Her recorded self turned, her eyes narrowing as she locked onto the dark figure.

“Hello,” she whispered, her voice a faint, sinister echo.

Eleanor’s throat tightened as the creature slowly approached her recorded self, its footsteps soundless, its hollow eyes fixed on her. She wanted to scream, to look away, but her body felt paralyzed, as if the screen had trapped her in its nightmarish grip.

Then, just as the creature reached the doorway, her recorded self smiled, a twisted, knowing smile that sent a chill down Eleanor’s spine.

“It’s here, Eleanor,” her recorded self said, her voice barely a whisper. “It’s been waiting… waiting to meet you.”

Eleanor’s heart raced as the figure moved closer, its dark, clawed fingers reaching toward the camera. Her recorded self stepped back, as if offering herself to the creature, her expression serene and unafraid.

“No,” Eleanor muttered, her voice barely audible. “No, this isn’t real.”

But even as she spoke, the creature’s hand broke through the doorway, its fingers stretching toward the screen. Eleanor could feel a cold, unnatural chill seeping through the laptop, filling the room with an unholy presence.

Her recorded self looked directly at her, a malicious gleam in her eyes.

“It’s time, Eleanor,” she whispered, her voice echoing through the empty room. “Time to come home.”

The screen went black.

Eleanor sat frozen, her breath coming in shallow gasps, her heart pounding in her chest. She stared at the blank screen, her mind reeling, trying to process what she had just seen.
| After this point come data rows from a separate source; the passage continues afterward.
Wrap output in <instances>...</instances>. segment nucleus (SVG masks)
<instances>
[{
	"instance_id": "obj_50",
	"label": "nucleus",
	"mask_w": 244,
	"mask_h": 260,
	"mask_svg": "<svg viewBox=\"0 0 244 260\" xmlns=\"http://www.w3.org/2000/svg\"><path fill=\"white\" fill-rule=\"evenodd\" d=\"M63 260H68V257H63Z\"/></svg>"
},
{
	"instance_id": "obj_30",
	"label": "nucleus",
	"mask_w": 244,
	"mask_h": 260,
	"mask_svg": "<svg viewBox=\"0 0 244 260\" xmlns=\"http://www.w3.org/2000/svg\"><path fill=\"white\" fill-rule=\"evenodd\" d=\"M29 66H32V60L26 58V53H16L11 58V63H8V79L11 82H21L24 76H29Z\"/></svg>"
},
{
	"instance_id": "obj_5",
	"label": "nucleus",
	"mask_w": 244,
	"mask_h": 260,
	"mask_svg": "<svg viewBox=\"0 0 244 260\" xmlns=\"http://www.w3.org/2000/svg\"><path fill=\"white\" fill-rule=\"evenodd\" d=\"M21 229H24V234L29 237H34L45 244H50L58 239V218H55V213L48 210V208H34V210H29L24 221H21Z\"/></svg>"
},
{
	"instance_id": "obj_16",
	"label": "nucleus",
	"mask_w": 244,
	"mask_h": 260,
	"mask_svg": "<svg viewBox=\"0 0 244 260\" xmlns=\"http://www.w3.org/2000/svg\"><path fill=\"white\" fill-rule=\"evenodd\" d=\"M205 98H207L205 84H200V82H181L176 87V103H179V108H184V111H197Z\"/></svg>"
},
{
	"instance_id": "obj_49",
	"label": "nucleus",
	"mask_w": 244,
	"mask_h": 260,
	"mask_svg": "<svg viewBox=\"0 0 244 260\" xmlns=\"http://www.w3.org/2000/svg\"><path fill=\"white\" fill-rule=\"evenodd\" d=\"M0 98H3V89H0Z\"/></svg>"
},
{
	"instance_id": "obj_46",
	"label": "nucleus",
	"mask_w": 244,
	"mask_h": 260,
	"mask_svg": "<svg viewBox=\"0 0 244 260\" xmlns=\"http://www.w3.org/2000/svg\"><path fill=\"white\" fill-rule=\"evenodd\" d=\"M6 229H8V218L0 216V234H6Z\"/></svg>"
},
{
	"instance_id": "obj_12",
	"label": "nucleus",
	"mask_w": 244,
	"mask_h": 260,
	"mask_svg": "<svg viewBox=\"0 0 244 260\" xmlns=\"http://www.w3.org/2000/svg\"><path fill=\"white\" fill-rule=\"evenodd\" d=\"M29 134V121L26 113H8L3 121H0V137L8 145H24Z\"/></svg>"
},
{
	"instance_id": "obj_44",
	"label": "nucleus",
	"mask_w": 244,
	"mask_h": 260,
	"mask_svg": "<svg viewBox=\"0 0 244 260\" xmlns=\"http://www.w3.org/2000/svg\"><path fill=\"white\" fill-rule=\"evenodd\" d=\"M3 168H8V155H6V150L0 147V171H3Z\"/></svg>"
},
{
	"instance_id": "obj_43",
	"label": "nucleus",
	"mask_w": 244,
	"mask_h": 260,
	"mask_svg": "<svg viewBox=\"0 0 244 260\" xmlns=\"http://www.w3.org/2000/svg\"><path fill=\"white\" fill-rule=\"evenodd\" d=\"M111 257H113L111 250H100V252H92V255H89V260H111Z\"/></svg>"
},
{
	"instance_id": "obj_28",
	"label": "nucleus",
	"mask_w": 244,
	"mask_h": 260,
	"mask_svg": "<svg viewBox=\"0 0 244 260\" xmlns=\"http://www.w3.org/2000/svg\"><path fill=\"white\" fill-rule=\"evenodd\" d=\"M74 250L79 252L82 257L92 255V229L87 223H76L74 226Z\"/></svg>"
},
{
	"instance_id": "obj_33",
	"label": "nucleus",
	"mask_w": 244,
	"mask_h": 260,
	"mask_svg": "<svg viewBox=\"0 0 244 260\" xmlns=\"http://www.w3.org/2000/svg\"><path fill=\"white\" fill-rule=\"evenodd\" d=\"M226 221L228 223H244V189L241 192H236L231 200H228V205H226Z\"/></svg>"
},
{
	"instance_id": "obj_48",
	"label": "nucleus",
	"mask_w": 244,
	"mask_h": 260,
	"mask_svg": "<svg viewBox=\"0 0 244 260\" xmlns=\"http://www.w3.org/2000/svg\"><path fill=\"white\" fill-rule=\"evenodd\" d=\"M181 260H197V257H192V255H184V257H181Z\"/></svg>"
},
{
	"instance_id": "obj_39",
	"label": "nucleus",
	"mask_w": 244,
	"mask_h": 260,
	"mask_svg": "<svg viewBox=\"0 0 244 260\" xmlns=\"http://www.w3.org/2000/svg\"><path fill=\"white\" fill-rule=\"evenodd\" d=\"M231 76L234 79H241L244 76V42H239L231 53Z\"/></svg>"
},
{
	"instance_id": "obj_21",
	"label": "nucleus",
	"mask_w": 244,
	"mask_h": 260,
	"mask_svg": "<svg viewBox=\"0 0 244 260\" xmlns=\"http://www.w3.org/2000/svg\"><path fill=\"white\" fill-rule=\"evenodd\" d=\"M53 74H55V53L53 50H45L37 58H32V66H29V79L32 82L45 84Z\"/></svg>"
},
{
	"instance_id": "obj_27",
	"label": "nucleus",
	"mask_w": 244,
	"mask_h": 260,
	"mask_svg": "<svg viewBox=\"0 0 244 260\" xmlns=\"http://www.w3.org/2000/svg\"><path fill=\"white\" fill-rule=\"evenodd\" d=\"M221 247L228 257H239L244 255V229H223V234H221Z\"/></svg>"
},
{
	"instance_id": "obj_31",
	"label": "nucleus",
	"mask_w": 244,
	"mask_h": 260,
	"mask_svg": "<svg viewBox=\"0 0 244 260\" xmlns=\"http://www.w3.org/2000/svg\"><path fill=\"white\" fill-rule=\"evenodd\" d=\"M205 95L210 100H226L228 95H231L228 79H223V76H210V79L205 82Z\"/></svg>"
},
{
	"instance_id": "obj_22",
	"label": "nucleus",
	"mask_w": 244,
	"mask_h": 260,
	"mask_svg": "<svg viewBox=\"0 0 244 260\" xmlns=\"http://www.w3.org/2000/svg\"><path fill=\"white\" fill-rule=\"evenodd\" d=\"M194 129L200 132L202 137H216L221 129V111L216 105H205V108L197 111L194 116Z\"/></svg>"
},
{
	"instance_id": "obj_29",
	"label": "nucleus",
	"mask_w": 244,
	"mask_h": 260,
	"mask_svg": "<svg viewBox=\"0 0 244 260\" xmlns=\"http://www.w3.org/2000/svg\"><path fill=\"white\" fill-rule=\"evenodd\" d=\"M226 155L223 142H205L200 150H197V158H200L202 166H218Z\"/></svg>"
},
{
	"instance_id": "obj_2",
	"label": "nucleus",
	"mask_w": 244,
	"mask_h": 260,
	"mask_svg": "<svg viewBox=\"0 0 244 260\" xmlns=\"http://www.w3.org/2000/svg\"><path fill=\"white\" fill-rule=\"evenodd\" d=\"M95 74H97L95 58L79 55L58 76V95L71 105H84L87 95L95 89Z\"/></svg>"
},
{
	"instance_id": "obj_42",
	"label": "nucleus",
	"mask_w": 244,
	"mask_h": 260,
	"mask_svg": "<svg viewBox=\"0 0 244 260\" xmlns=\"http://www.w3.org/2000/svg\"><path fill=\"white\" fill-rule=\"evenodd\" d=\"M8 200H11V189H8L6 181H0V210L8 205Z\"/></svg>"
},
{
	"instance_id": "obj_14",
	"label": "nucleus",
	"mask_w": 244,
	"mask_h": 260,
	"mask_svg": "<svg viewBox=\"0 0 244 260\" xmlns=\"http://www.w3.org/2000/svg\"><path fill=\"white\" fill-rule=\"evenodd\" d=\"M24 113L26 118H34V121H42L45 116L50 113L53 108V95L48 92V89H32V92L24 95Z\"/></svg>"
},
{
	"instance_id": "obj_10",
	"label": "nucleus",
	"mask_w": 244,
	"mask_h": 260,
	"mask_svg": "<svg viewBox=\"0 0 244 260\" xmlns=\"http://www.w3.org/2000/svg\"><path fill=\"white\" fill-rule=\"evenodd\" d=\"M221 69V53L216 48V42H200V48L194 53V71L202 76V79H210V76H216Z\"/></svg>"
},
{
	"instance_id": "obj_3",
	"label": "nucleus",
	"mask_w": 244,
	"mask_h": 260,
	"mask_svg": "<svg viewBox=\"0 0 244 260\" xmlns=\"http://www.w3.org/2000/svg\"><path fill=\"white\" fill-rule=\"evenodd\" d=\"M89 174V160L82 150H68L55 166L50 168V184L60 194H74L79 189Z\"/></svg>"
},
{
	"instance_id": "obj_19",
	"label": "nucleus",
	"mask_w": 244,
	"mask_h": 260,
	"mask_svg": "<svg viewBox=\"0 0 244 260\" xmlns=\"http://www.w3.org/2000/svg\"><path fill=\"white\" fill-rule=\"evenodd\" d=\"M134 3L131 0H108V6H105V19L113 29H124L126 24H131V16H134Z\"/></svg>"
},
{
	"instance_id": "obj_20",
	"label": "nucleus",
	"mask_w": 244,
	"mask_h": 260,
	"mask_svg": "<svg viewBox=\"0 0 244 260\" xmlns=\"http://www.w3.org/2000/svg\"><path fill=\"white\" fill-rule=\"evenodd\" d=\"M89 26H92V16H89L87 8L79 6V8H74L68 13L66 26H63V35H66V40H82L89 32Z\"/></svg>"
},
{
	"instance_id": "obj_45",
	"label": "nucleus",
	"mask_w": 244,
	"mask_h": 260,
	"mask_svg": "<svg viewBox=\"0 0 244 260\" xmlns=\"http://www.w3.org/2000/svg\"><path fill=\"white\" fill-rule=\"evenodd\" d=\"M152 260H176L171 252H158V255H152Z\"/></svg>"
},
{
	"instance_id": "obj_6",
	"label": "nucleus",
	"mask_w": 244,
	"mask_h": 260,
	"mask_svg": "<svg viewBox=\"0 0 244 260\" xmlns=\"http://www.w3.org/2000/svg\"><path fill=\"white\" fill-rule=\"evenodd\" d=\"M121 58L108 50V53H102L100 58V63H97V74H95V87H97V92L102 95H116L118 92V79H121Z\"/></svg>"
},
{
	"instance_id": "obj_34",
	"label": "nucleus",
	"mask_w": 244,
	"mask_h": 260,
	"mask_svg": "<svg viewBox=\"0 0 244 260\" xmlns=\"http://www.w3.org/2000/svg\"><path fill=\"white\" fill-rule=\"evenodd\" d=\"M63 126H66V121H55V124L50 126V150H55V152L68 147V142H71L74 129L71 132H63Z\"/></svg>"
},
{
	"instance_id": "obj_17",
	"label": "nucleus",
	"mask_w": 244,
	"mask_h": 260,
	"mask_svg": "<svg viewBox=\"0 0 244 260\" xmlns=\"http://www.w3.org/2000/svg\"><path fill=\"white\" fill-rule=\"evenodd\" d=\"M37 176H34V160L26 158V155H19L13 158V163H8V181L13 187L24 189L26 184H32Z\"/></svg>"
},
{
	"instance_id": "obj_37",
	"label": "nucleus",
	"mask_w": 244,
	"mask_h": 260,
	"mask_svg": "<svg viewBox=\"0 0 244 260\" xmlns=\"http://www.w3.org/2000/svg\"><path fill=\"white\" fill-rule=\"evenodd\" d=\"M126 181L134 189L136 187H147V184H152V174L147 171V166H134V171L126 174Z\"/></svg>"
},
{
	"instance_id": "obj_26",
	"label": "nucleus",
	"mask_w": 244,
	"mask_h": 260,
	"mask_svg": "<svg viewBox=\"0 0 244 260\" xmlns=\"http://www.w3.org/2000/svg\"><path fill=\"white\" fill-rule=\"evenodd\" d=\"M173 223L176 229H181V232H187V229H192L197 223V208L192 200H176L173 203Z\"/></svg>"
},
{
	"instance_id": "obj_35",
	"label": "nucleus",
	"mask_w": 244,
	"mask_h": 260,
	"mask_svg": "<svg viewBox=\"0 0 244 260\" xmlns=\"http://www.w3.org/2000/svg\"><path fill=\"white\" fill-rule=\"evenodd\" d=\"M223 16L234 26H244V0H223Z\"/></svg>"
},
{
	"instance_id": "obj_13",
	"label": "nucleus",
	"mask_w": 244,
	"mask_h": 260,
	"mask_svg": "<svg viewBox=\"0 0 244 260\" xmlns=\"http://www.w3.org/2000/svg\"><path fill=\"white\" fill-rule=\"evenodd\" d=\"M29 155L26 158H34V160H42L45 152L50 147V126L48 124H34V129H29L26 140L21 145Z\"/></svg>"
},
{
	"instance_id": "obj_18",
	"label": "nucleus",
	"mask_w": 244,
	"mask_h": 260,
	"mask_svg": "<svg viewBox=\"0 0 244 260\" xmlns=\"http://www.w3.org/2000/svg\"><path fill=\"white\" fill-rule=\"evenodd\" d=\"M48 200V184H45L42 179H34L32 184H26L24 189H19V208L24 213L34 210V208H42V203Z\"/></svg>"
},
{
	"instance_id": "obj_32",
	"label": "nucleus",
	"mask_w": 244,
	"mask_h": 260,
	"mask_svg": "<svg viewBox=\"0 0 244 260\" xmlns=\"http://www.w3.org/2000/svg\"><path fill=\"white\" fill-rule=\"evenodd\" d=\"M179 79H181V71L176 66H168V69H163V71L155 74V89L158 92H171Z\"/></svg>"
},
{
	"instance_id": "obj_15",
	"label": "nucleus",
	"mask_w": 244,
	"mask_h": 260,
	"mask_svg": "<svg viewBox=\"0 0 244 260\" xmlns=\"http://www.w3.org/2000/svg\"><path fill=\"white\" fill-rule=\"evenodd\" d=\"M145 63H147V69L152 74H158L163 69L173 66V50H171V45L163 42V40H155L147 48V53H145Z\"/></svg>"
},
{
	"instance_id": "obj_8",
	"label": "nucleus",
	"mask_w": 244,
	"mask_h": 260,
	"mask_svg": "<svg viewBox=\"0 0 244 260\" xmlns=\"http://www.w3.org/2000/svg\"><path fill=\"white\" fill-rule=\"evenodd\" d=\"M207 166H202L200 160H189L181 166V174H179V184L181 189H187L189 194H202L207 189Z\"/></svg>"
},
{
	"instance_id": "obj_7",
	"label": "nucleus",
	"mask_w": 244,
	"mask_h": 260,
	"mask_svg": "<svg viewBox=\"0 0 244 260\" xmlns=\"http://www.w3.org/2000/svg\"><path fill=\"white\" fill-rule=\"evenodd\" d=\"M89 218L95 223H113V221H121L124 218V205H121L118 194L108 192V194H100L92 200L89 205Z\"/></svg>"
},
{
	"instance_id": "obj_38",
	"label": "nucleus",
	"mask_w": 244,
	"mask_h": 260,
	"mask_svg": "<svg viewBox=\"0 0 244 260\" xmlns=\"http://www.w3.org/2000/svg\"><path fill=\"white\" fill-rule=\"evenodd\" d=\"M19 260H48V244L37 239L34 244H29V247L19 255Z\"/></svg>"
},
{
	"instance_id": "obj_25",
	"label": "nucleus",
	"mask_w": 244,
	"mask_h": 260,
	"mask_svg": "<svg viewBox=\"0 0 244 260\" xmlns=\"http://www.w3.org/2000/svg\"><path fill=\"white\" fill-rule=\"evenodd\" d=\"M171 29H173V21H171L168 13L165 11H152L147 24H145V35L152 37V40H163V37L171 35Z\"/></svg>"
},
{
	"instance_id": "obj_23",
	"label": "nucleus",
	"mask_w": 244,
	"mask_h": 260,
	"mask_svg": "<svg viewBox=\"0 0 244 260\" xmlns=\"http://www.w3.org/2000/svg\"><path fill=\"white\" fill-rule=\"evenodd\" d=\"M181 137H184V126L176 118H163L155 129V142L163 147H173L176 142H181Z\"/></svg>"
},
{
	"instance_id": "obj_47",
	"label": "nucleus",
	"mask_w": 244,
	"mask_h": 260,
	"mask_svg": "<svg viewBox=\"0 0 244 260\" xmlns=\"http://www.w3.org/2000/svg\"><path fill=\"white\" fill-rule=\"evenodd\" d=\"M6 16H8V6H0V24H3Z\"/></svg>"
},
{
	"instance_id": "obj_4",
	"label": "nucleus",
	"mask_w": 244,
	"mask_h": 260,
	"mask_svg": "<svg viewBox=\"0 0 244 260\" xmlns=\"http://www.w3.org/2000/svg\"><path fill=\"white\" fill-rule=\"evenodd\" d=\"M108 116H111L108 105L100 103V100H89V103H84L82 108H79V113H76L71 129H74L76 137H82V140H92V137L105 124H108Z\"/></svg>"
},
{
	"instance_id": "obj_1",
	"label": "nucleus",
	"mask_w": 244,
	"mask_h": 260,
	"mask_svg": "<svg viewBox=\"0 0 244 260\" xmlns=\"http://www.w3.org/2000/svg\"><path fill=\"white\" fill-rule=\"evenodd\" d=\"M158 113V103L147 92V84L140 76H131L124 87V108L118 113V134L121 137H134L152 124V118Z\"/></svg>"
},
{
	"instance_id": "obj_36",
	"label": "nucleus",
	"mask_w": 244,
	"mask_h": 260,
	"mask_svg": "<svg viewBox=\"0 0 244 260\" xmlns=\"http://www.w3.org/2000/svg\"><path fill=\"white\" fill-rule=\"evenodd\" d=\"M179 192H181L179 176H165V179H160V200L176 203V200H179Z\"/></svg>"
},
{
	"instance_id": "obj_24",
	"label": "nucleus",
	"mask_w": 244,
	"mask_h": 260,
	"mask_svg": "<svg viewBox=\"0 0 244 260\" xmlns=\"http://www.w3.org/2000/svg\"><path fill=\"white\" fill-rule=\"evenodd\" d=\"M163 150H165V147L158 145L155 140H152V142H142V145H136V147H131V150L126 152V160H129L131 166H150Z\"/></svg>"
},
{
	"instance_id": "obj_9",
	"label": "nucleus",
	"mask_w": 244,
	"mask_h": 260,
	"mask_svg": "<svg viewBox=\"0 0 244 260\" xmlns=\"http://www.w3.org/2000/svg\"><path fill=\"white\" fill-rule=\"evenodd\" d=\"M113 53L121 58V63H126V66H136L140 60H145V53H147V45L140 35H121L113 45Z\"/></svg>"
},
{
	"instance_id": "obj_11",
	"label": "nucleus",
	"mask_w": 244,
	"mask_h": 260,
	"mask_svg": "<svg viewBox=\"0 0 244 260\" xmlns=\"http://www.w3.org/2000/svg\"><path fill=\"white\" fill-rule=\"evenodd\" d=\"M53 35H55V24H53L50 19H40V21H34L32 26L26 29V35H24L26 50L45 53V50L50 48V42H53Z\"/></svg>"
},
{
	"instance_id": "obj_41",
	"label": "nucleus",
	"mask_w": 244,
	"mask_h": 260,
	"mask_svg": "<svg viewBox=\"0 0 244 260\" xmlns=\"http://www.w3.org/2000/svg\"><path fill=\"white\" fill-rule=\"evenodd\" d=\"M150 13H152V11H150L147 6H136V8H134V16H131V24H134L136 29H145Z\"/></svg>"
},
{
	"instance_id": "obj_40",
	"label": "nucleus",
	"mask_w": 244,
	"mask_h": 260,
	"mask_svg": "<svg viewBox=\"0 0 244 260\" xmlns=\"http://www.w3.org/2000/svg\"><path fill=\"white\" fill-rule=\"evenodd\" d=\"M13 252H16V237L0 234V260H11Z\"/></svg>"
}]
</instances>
She wanted to believe it was a hallucination, a glitch, anything but reality. But the cold, lingering dread told her otherwise.

Then, a soft knock sounded at her door.

Eleanor’s blood turned to ice. She stared at the door, her mind racing, her body paralyzed with fear. The knock came again, louder this time, echoing through the silent room. She wanted to scream, to hide, to do anything but answer.

But the knock persisted, each tap sending a jolt of terror through her body.

She rose from the couch, her legs trembling, and took a hesitant step toward the door. Her heart hammered in her chest, her breath coming in shallow gasps. She reached for the doorknob, her hand shaking, and slowly turned it.

The door creaked open, and Eleanor’s breath caught in her throat.

Standing in the doorway was her recorded self, her face twisted into a malevolent grin, her eyes gleaming with a dark, unnatural light. And behind her, shrouded in shadows, loomed the creature from the recording, its hollow eyes fixed on Eleanor with a hunger that sent a chill down her spine.

Eleanor took a step back, her mind screaming in terror, but her recorded self reached out, her cold fingers brushing against Eleanor’s arm.

“Welcome home,” she whispered, her voice a soft, sinister echo that reverberated through Eleanor’s mind.

The creature stepped forward, its shadow enveloping Eleanor, its hollow eyes consuming her last glimpse of light.

And as darkness claimed her, she realized with a chilling certainty that the recording hadn’t just been watching her—it had been waiting. Waiting for the moment it could reach through the screen and drag her into its nightmarish embrace.